New Delhi: The government is unlikely to lift the restrictions on international flights immediately, a senior civil aviation ministry official has indicated, saying current frequencies under air bubble arrangements are adequate to meet the demand.
Scheduled international passenger flights to and from India remain suspended since March last year amid the coronavirus pandemic. India has air bubble arrangements with more than 25 countries for operating international flights.
Civil Aviation Secretary Rajiv Bansal told PTI that the current frequencies available under the air bubble arrangements are adequate to meet the demand and there is not much demand for international routes as the visa regime is very restrictive.

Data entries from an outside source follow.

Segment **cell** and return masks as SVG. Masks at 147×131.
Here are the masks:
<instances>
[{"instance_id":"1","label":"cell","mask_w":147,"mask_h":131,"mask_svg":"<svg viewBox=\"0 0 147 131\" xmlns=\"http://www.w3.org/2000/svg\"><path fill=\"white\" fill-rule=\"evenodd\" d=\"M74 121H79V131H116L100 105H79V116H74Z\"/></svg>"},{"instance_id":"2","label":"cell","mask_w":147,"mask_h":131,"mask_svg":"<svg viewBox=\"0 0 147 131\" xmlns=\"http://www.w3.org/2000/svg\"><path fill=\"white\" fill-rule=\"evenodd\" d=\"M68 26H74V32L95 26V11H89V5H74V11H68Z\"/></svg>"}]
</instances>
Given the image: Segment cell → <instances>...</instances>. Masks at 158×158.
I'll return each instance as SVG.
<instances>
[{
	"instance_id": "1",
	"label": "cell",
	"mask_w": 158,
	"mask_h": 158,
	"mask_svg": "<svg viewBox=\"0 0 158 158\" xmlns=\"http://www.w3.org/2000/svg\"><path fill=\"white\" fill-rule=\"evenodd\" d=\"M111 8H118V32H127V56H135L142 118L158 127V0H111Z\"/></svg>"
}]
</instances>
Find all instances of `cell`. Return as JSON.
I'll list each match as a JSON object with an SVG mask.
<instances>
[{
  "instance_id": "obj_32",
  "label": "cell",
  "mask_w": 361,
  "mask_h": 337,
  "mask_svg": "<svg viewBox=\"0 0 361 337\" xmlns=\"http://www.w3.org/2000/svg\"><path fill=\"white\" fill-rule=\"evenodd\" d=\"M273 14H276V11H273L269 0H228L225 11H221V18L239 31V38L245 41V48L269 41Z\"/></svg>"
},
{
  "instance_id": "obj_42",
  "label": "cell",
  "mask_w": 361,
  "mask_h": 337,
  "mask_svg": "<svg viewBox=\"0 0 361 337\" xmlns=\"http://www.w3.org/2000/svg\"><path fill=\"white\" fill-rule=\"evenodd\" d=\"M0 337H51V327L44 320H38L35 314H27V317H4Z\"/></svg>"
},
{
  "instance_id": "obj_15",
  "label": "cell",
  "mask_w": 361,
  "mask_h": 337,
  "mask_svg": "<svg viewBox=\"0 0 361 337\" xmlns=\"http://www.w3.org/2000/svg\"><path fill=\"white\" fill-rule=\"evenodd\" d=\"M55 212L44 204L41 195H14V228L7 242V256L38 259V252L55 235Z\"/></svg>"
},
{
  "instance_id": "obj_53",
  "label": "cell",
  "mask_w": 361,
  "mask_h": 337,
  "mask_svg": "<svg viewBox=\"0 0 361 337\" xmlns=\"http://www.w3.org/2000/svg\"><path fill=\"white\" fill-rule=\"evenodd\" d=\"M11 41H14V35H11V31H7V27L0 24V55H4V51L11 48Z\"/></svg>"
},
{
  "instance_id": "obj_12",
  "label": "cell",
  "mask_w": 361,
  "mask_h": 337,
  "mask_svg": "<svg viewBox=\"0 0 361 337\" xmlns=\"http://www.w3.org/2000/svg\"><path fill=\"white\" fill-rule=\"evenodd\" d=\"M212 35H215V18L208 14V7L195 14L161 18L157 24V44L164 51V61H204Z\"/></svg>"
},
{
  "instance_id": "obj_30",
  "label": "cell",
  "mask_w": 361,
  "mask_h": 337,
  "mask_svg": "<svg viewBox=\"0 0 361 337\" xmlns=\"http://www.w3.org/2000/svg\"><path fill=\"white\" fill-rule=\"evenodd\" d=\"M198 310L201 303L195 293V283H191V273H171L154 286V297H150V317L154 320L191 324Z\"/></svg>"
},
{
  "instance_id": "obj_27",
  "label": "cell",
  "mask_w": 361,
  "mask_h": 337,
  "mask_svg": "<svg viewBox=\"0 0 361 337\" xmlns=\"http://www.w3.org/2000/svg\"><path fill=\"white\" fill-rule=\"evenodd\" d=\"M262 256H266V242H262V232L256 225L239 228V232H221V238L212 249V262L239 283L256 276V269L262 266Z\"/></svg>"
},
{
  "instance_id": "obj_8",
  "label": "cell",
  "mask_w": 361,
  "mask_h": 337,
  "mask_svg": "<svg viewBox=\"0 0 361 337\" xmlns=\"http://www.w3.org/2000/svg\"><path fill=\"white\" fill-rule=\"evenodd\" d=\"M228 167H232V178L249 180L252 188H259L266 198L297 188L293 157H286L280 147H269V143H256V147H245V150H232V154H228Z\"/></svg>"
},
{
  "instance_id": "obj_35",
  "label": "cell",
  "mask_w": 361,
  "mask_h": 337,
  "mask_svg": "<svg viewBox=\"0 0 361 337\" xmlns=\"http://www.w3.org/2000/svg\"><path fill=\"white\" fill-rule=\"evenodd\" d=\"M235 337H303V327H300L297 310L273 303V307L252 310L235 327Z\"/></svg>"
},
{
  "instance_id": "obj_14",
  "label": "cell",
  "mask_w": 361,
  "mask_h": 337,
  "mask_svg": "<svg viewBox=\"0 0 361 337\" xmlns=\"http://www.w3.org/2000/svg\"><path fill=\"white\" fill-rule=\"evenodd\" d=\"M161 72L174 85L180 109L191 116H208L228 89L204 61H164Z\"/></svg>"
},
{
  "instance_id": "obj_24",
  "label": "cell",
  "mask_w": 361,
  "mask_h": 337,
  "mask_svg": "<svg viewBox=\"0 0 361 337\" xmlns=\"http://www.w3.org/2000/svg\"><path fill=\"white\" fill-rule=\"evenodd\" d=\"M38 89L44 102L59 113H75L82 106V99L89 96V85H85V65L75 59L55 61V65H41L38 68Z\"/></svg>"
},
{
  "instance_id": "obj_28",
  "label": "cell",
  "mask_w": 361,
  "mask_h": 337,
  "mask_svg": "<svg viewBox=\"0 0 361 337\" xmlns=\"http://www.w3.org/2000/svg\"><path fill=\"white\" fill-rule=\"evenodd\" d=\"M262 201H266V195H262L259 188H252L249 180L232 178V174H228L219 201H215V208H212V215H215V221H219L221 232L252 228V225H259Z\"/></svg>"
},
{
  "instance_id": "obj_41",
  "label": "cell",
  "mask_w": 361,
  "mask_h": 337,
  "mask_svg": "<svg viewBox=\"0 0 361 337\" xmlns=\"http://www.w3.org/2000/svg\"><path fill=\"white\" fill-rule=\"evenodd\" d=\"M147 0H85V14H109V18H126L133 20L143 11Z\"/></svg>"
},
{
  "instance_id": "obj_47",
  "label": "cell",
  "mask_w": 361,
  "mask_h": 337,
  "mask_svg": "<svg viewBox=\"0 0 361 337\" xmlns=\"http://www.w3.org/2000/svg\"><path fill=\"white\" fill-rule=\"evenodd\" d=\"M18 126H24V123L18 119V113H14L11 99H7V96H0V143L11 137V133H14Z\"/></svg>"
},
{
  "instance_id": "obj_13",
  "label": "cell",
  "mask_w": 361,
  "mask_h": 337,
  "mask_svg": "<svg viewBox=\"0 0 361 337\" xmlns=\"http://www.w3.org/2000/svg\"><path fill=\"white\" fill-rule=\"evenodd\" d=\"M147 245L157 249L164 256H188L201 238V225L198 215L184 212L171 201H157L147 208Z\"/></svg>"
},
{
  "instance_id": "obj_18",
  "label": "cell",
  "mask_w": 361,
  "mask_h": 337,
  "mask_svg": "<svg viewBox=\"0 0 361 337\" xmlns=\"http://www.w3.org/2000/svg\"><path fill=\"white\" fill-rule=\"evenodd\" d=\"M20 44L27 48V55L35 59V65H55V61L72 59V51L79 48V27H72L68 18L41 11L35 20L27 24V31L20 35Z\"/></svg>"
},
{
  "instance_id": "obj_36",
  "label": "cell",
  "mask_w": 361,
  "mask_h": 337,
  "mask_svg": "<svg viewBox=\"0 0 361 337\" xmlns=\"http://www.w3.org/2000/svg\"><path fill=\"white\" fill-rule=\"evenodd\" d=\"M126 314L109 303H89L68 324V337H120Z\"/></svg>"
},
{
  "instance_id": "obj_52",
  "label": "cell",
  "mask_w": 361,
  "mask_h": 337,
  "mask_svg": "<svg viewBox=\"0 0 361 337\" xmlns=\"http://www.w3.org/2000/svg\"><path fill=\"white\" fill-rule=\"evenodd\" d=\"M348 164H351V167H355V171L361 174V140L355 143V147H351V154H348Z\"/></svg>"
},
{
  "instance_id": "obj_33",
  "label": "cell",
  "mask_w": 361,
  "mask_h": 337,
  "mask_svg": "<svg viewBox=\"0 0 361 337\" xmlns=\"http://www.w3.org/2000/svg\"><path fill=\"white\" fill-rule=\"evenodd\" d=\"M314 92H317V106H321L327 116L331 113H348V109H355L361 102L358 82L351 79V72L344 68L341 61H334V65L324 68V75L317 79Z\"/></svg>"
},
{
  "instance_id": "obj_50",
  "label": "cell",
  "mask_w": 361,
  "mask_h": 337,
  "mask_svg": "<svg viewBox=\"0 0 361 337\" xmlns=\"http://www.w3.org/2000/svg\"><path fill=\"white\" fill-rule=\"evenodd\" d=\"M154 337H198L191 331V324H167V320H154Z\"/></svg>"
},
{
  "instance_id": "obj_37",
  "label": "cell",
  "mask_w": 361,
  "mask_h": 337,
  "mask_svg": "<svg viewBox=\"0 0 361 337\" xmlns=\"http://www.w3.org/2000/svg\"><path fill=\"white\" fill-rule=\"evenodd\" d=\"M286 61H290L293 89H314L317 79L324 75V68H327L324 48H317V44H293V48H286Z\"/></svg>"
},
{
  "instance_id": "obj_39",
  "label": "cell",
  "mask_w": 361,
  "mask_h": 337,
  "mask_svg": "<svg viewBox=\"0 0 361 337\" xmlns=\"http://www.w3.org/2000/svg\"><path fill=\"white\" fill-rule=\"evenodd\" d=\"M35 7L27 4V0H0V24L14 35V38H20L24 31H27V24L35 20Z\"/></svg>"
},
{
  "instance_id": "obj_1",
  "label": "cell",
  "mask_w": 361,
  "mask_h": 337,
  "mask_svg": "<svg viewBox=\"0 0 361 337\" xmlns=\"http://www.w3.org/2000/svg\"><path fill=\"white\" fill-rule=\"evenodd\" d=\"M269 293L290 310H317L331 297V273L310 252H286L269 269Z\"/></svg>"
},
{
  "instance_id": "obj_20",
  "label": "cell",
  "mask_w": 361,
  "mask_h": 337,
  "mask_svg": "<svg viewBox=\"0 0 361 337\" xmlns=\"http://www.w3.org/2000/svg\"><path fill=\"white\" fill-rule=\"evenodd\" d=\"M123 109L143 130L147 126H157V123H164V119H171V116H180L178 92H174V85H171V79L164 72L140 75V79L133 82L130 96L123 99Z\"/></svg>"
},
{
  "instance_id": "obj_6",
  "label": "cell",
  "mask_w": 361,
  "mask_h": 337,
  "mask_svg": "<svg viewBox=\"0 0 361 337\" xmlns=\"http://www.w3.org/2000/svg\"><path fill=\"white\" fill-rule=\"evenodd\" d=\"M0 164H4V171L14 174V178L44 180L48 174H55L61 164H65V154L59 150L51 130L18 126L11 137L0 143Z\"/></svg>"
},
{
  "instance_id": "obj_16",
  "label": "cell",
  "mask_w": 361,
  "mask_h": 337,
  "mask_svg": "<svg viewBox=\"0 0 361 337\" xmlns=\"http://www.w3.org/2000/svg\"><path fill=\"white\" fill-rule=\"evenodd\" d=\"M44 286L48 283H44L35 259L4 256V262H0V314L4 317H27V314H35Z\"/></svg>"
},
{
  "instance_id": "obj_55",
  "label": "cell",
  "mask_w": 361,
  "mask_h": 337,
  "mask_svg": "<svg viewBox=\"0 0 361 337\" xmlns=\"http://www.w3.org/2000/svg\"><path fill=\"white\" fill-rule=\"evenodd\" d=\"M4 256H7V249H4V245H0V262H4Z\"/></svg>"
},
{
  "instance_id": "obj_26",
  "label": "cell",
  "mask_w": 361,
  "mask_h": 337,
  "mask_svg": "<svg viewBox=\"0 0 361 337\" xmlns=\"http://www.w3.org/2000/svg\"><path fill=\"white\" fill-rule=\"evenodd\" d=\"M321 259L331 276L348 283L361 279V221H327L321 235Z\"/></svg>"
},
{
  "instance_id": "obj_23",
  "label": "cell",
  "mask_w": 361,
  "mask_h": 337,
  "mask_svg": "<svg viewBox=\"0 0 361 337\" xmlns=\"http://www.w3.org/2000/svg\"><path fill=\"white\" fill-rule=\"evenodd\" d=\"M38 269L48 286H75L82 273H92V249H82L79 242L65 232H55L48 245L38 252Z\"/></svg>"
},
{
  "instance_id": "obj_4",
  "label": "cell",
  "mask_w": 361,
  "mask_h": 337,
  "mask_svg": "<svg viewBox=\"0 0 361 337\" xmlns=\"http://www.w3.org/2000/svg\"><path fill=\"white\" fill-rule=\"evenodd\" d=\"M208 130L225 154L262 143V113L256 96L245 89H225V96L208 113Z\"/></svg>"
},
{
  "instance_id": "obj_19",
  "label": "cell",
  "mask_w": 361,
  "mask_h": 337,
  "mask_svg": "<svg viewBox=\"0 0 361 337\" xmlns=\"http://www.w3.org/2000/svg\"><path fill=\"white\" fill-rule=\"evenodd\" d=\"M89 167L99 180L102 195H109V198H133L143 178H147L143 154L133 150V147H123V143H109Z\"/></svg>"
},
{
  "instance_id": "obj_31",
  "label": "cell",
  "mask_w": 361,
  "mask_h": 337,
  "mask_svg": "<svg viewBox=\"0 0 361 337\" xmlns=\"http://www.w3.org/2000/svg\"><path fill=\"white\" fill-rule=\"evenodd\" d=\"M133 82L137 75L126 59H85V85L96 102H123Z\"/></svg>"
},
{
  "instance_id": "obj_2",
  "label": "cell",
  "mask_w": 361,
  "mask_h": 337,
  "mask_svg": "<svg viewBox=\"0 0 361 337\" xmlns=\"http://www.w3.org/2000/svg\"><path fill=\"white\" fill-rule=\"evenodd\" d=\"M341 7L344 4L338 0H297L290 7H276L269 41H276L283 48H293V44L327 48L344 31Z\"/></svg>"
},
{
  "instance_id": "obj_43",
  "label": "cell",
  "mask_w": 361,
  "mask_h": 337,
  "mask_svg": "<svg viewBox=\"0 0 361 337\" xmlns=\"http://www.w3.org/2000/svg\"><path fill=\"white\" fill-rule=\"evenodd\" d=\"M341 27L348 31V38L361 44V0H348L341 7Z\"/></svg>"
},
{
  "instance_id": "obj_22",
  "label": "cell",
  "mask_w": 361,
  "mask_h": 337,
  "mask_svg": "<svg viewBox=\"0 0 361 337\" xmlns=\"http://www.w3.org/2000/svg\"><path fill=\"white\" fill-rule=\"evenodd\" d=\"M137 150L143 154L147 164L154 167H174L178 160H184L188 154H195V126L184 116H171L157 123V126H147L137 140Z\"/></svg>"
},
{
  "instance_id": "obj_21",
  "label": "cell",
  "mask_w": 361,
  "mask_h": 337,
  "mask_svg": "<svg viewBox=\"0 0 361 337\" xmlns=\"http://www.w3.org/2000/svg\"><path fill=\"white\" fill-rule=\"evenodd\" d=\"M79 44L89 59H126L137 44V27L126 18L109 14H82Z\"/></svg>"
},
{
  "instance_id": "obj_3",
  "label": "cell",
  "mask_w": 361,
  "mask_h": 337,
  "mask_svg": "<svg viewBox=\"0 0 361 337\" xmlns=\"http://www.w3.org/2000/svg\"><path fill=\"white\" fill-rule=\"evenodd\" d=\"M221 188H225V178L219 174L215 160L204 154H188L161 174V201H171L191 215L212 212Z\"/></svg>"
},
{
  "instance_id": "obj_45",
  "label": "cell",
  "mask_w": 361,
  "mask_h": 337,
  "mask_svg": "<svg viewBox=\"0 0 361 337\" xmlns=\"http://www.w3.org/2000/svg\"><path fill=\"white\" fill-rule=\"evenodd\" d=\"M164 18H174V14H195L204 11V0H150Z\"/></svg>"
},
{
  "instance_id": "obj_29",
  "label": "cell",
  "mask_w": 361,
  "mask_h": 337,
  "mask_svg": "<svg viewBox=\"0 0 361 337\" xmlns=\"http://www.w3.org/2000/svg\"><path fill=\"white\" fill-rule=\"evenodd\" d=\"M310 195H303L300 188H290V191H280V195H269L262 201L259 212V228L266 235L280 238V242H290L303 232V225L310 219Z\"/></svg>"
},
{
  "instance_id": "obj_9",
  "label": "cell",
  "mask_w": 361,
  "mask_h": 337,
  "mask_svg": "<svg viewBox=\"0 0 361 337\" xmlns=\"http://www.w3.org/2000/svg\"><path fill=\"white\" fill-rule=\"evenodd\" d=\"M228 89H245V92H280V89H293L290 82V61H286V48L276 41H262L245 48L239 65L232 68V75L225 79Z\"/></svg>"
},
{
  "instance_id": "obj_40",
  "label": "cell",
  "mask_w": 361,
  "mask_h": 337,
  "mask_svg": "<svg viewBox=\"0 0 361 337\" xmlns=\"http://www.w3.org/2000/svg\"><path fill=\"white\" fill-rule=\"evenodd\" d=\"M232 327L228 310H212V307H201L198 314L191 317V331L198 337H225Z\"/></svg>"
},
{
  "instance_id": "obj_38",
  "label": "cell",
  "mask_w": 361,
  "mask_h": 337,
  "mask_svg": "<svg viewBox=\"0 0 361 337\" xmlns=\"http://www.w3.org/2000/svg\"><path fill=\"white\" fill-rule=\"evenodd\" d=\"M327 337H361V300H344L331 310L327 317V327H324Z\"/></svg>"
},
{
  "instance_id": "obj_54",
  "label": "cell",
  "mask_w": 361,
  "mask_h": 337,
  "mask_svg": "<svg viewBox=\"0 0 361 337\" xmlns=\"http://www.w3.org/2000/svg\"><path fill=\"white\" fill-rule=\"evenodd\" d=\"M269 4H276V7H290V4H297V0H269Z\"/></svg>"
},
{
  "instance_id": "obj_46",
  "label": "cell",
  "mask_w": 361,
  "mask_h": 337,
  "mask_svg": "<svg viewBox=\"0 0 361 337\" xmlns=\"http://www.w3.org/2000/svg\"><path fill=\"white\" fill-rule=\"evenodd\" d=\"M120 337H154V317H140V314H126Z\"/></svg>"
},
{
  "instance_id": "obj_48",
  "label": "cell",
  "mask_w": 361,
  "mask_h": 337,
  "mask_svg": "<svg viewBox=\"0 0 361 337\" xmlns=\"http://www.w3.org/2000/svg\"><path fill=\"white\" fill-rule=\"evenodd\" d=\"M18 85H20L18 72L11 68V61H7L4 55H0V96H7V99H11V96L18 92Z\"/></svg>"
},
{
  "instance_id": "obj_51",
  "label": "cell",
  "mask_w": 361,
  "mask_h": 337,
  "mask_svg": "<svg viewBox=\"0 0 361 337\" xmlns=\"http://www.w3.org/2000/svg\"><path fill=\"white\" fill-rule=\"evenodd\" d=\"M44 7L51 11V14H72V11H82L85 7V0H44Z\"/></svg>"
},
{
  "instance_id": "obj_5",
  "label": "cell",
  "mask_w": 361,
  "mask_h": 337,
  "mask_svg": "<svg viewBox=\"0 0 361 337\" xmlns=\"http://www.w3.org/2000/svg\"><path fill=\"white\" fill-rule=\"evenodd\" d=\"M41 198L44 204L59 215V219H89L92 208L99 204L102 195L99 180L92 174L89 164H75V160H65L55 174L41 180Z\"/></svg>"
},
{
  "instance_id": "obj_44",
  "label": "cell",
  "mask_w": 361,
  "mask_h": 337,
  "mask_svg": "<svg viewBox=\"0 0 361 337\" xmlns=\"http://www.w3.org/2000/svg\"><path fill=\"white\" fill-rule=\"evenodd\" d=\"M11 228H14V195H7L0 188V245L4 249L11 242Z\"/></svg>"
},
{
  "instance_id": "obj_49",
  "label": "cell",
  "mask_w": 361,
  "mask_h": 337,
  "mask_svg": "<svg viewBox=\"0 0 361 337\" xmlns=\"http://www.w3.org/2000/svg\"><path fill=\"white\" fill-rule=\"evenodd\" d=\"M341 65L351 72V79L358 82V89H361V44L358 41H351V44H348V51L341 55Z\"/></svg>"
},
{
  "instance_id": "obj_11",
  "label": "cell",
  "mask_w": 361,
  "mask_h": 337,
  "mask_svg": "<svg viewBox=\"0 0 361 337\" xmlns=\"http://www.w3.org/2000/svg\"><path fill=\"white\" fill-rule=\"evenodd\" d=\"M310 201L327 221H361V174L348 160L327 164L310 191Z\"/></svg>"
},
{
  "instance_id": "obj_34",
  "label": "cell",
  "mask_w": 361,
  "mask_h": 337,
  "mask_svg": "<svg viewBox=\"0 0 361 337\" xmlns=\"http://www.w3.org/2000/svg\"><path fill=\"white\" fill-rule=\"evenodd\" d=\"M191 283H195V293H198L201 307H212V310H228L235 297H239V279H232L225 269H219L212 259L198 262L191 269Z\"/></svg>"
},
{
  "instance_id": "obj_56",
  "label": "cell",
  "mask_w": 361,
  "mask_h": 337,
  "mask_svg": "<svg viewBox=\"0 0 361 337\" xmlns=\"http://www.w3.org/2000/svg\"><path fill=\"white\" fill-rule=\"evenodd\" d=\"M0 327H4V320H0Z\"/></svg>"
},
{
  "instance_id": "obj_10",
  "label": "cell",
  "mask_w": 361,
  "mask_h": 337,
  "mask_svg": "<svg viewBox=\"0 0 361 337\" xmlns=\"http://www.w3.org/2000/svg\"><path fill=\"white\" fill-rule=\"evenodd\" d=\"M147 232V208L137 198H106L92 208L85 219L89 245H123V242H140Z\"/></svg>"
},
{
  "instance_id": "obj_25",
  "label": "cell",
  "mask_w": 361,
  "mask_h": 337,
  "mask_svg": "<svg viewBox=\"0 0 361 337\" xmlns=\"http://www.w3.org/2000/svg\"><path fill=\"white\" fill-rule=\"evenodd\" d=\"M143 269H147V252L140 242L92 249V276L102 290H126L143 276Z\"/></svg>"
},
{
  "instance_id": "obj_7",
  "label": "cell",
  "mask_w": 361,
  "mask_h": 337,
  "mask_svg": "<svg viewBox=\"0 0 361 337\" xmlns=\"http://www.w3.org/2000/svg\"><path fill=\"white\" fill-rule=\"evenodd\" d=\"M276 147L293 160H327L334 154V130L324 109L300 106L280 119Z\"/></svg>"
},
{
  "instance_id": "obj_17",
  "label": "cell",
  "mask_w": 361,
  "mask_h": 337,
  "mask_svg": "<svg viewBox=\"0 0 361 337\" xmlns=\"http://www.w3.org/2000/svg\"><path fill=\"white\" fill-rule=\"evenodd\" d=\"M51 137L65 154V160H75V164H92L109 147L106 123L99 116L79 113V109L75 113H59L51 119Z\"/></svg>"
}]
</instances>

He also noted that in certain sectors such as the US and Canada, airlines have 30 to 40 per cent load factors for mid-December 2021. “We can surely consider opening once demand nears pre-COVID levels.”
Speaking on the sidelines after the inauguration of the Kushinagar international airport in Uttar Pradesh on Wednesday, Bansal also said that if there is a need, then air bubble arrangements can be expanded.
Under an air bubble arrangement between two countries, international passenger flights can be operated by their respective carriers into each other’s territories subject to certain conditions.
Currently, India has air bubble arrangements with 28 countries, including the US, the UK, Germany and Japan.
To a query on when fare bands are likely to be removed, Bansal said a call would be taken “once demand returns to pre-COVID levels”.
Domestic air services resumed after two months on May 25, 2020.